Allerdings verringert sich diese Gefahr tagtäglich: Nicht nur, weil die SPD nach der Europawahlschlappe in der Sonntagsfrage mit 24 Prozent wieder auf Tiefstwert zurückgefallen ist, sondern sich gleichzeitig auch die Linke auf rasanter Talfahrt befindet: Statt 15 Prozent wie noch vor einem halben Jahr würden sie heute gerade mal neun Prozent wählen.
68 Prozent der Deutschen erwarten inzwischen schwarzgelb nach dem 27. September auf den Regierungsbänken.
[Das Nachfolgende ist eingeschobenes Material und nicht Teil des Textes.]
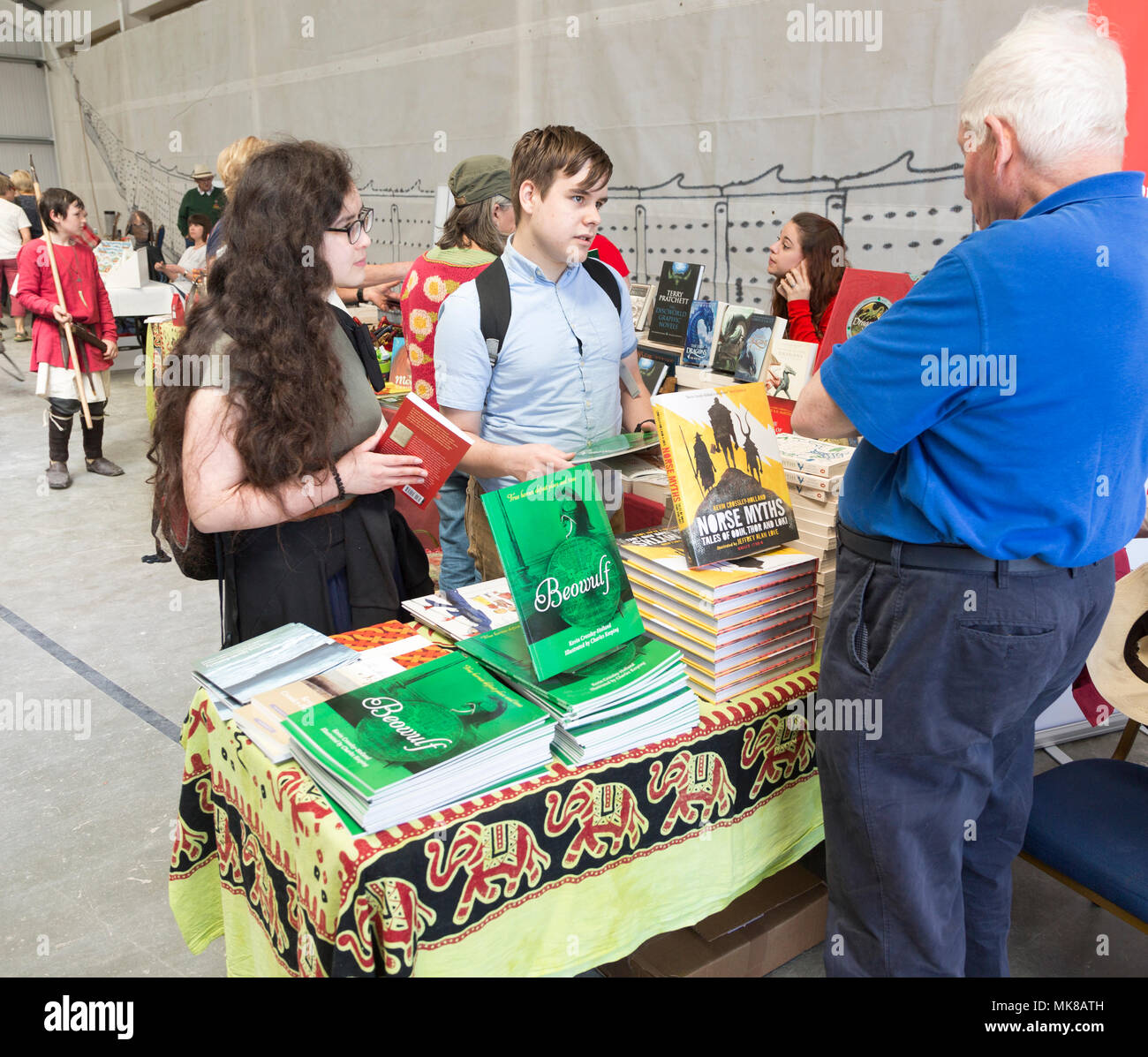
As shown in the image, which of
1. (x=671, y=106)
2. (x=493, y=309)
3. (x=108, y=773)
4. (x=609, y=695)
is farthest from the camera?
(x=671, y=106)

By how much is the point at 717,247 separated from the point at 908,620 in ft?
13.2

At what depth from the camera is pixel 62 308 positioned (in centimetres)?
589

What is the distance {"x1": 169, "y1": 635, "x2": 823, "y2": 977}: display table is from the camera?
4.22 feet

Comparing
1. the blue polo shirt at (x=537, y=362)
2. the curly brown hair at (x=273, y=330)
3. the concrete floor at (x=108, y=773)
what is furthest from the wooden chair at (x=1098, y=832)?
the curly brown hair at (x=273, y=330)

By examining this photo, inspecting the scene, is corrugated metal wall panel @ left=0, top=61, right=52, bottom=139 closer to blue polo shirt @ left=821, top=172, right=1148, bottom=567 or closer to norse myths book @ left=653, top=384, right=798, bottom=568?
norse myths book @ left=653, top=384, right=798, bottom=568

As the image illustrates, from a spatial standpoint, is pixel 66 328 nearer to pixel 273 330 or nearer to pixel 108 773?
pixel 108 773

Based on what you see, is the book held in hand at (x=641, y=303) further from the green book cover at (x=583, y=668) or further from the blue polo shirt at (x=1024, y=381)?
the blue polo shirt at (x=1024, y=381)

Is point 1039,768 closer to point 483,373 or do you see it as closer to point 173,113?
point 483,373

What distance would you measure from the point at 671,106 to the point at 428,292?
2.68m

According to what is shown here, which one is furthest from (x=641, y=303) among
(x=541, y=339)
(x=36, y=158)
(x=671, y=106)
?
(x=36, y=158)

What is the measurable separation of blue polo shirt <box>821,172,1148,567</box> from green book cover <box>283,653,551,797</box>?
69 centimetres

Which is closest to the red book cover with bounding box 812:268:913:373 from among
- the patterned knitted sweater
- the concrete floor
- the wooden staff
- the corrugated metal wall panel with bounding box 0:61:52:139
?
the patterned knitted sweater

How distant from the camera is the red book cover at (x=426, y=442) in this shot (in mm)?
1752

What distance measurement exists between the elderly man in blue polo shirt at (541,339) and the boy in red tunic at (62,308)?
4.85 meters
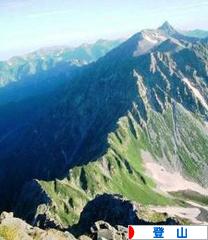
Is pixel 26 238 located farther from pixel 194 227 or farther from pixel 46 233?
pixel 194 227

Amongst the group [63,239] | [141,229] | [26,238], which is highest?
[141,229]

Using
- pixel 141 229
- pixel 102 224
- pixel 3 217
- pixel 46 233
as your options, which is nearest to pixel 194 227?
pixel 141 229

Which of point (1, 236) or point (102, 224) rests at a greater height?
point (1, 236)

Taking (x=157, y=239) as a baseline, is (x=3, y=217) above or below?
below

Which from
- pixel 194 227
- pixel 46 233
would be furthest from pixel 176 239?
pixel 46 233

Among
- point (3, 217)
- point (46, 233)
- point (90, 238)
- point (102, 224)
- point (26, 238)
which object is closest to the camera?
point (26, 238)

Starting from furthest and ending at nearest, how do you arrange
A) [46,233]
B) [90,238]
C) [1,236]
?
1. [90,238]
2. [46,233]
3. [1,236]

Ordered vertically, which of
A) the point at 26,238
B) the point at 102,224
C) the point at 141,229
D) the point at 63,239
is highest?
the point at 141,229

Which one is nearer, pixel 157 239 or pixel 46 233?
pixel 157 239

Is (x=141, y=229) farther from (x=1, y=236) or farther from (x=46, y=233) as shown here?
(x=46, y=233)
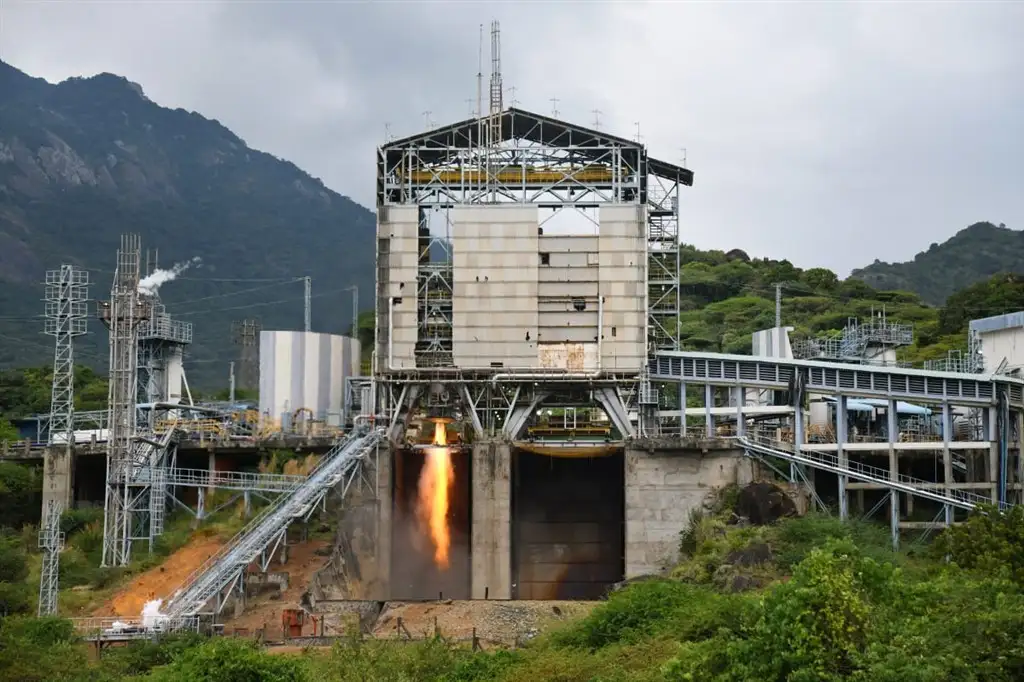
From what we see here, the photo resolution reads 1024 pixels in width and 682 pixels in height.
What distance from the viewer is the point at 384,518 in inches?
3098

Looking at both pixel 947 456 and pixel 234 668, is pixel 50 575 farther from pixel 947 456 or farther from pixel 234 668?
pixel 947 456

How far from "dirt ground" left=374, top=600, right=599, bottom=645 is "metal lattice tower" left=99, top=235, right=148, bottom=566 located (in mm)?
15848

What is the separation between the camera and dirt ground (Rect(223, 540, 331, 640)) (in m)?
63.7

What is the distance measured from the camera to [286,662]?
155ft

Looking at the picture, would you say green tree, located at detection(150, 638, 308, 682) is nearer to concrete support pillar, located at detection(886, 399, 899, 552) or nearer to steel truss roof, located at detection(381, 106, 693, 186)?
concrete support pillar, located at detection(886, 399, 899, 552)

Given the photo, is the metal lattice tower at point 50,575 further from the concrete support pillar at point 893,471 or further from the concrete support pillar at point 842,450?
the concrete support pillar at point 893,471

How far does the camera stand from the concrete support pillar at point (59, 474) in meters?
80.8

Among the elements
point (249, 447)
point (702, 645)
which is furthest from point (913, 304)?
point (702, 645)

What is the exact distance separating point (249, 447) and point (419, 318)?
41.4ft

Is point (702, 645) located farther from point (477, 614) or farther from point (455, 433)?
point (455, 433)

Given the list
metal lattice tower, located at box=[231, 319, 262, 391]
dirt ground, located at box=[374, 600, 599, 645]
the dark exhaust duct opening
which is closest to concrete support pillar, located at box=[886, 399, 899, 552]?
the dark exhaust duct opening

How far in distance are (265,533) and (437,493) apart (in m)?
16.3

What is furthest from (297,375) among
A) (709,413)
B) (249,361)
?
(249,361)

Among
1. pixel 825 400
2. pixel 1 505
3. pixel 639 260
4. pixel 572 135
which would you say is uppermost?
pixel 572 135
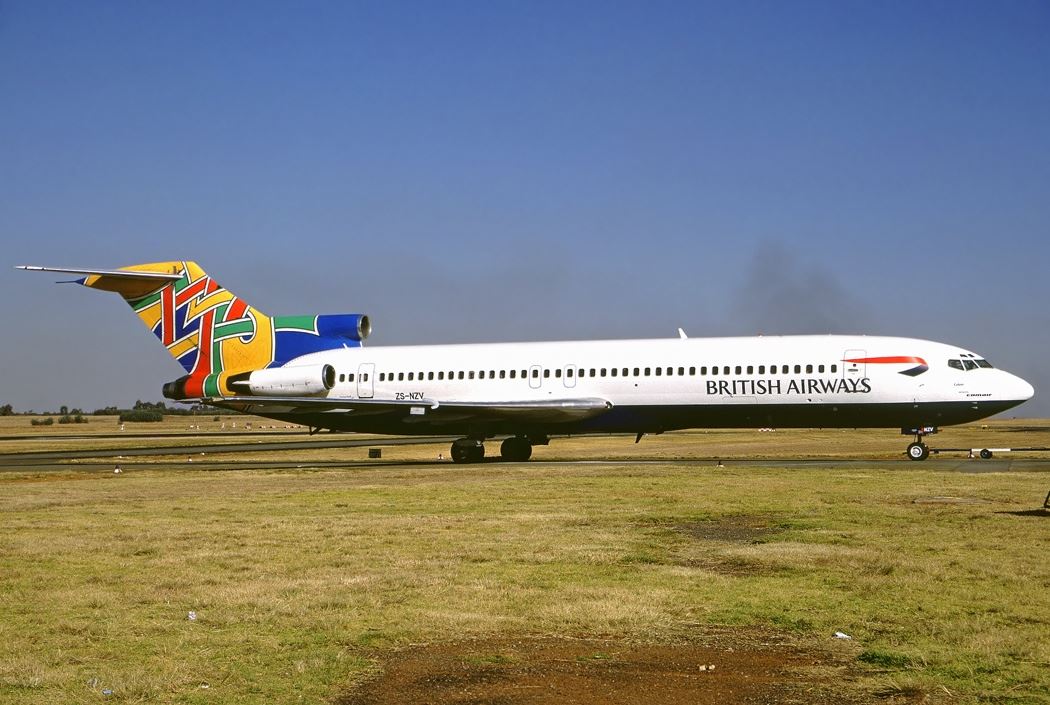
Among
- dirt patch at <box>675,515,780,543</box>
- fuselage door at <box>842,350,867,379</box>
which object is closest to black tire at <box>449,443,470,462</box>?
fuselage door at <box>842,350,867,379</box>

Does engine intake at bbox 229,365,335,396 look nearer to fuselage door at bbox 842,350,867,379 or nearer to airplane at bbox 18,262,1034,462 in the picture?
airplane at bbox 18,262,1034,462

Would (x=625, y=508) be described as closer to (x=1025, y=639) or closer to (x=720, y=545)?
(x=720, y=545)

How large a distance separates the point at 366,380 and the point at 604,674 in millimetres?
33799

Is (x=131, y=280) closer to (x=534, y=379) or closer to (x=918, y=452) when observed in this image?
(x=534, y=379)

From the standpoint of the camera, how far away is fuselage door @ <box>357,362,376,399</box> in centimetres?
4122

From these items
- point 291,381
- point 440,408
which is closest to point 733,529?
point 440,408

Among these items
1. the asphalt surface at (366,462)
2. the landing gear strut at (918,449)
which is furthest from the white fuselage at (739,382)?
the asphalt surface at (366,462)

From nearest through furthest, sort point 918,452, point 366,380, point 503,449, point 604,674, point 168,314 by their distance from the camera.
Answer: point 604,674
point 918,452
point 503,449
point 366,380
point 168,314

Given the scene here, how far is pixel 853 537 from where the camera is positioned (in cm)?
1563

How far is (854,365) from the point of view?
113ft

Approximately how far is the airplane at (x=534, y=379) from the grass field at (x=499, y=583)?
11.2 m

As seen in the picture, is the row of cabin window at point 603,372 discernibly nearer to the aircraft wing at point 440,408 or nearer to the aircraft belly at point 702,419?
the aircraft wing at point 440,408

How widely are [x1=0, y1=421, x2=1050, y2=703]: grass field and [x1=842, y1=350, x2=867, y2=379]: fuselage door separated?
1110 cm

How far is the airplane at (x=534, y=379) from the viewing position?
3425 cm
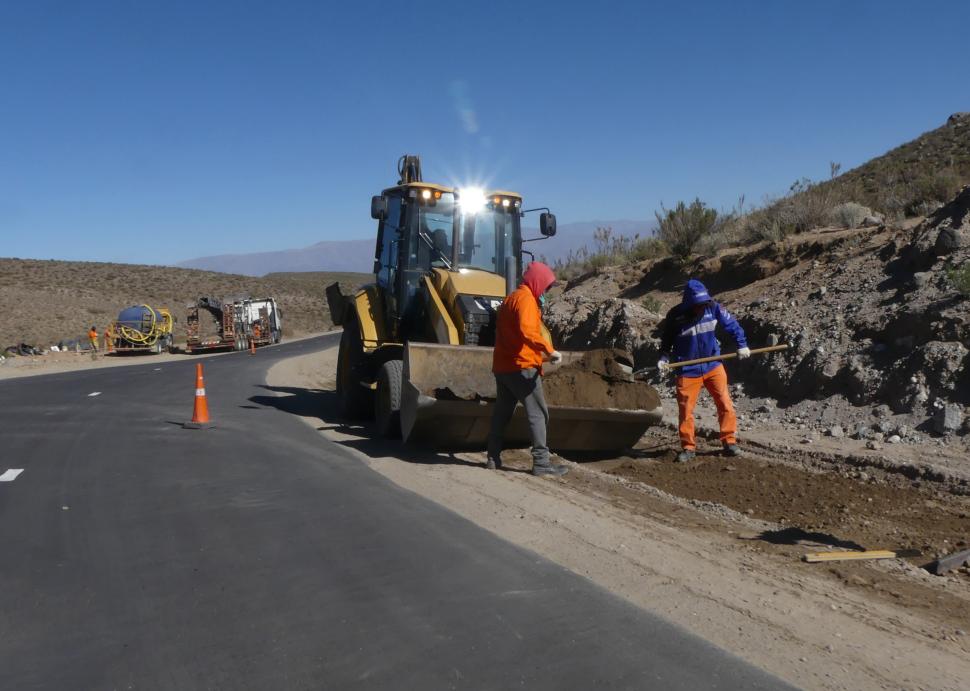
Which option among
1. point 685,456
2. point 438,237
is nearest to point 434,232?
point 438,237

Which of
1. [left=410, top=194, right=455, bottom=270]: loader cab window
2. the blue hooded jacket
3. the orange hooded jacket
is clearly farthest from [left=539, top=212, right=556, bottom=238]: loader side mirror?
the orange hooded jacket

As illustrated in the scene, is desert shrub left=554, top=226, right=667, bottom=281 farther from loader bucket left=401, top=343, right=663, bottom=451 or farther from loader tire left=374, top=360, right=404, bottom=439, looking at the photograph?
loader bucket left=401, top=343, right=663, bottom=451

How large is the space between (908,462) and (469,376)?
4407 millimetres

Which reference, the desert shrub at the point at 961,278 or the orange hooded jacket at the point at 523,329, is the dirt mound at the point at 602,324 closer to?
the desert shrub at the point at 961,278

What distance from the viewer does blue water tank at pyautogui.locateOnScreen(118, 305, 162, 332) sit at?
1464 inches

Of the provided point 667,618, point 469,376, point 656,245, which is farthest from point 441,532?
point 656,245

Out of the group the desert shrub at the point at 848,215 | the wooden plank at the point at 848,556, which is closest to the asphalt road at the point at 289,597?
the wooden plank at the point at 848,556

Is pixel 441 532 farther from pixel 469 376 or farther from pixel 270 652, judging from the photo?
pixel 469 376

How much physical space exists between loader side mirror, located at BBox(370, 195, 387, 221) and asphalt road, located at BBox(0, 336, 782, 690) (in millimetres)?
3649

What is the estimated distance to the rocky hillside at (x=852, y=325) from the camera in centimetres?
883

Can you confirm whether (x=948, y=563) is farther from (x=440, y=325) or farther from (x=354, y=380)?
(x=354, y=380)

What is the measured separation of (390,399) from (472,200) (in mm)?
3053

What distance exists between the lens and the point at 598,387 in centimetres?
889

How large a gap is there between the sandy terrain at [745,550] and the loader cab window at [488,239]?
294cm
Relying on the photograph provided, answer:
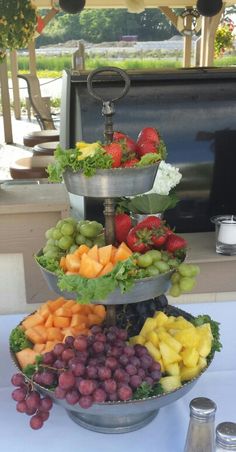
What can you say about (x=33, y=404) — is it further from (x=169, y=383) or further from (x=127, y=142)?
(x=127, y=142)

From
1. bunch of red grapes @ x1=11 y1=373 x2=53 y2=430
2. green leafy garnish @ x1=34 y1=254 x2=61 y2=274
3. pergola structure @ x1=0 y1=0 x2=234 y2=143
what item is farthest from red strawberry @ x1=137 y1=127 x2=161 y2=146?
pergola structure @ x1=0 y1=0 x2=234 y2=143

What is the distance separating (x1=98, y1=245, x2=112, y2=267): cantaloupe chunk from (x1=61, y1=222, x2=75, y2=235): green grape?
94 mm

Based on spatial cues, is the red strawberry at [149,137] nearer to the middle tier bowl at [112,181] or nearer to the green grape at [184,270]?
the middle tier bowl at [112,181]

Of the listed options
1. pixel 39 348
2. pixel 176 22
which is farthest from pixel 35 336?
pixel 176 22

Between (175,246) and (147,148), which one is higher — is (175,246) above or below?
below

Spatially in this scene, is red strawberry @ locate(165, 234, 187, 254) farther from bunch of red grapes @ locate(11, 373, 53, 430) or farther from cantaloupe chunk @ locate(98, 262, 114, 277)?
bunch of red grapes @ locate(11, 373, 53, 430)

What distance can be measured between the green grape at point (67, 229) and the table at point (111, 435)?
13.3 inches

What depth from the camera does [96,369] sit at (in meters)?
0.81

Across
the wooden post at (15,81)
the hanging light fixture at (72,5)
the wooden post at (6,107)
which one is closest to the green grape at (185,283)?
the hanging light fixture at (72,5)

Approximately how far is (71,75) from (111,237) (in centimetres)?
114

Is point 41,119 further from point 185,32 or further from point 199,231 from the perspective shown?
point 199,231

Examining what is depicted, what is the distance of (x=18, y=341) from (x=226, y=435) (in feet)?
1.40

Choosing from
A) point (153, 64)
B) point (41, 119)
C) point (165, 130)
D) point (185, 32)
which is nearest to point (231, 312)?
point (165, 130)

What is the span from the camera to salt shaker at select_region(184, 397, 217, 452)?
2.60 feet
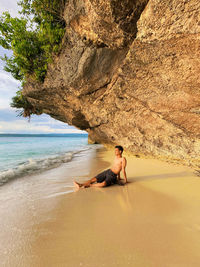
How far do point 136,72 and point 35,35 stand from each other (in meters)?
4.60

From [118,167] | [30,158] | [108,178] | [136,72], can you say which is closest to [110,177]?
[108,178]

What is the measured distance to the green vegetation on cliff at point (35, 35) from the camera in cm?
529

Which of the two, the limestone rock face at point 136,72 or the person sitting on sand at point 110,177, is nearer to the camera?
the limestone rock face at point 136,72

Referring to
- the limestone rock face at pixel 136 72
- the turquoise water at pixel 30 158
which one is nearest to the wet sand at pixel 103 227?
the limestone rock face at pixel 136 72

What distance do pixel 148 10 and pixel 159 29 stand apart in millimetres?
423

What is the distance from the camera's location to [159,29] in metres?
2.97

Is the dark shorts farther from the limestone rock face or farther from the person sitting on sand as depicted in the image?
the limestone rock face

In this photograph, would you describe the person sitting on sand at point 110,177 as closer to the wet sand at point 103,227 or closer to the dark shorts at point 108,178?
the dark shorts at point 108,178

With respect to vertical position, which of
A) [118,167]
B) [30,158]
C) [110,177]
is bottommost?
[30,158]

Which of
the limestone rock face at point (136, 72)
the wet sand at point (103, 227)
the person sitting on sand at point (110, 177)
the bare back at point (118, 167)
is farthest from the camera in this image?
the bare back at point (118, 167)

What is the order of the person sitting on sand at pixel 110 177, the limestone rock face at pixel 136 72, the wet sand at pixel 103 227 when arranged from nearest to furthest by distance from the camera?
1. the wet sand at pixel 103 227
2. the limestone rock face at pixel 136 72
3. the person sitting on sand at pixel 110 177

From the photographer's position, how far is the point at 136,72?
14.5ft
Wahlentscheidender aber könnte sein, dass auch 61 Prozent der SPD-Anhänger nicht mehr mit einer roten Regierung rechnen. Denn Aufholjagd geht nur, wenn die Genossen noch eine Chance auf den Sieg wittern. Doch nur noch 30 Prozent rechnen wenigstens mit einem achtbaren Ergebnis. Die Self Fulfilling Prophecy, also der Glaube, es doch noch zu schaffen, war die Dominante der Wahlkämpfe von Altkanzler Gerhard Schröder. Vor allem das unterscheidet die Schröder- von der Steinmeier-SPD.
Klaus-Peter Schöppner leitet das Meinungsforschungsinstitut Emnid in Bielefeld.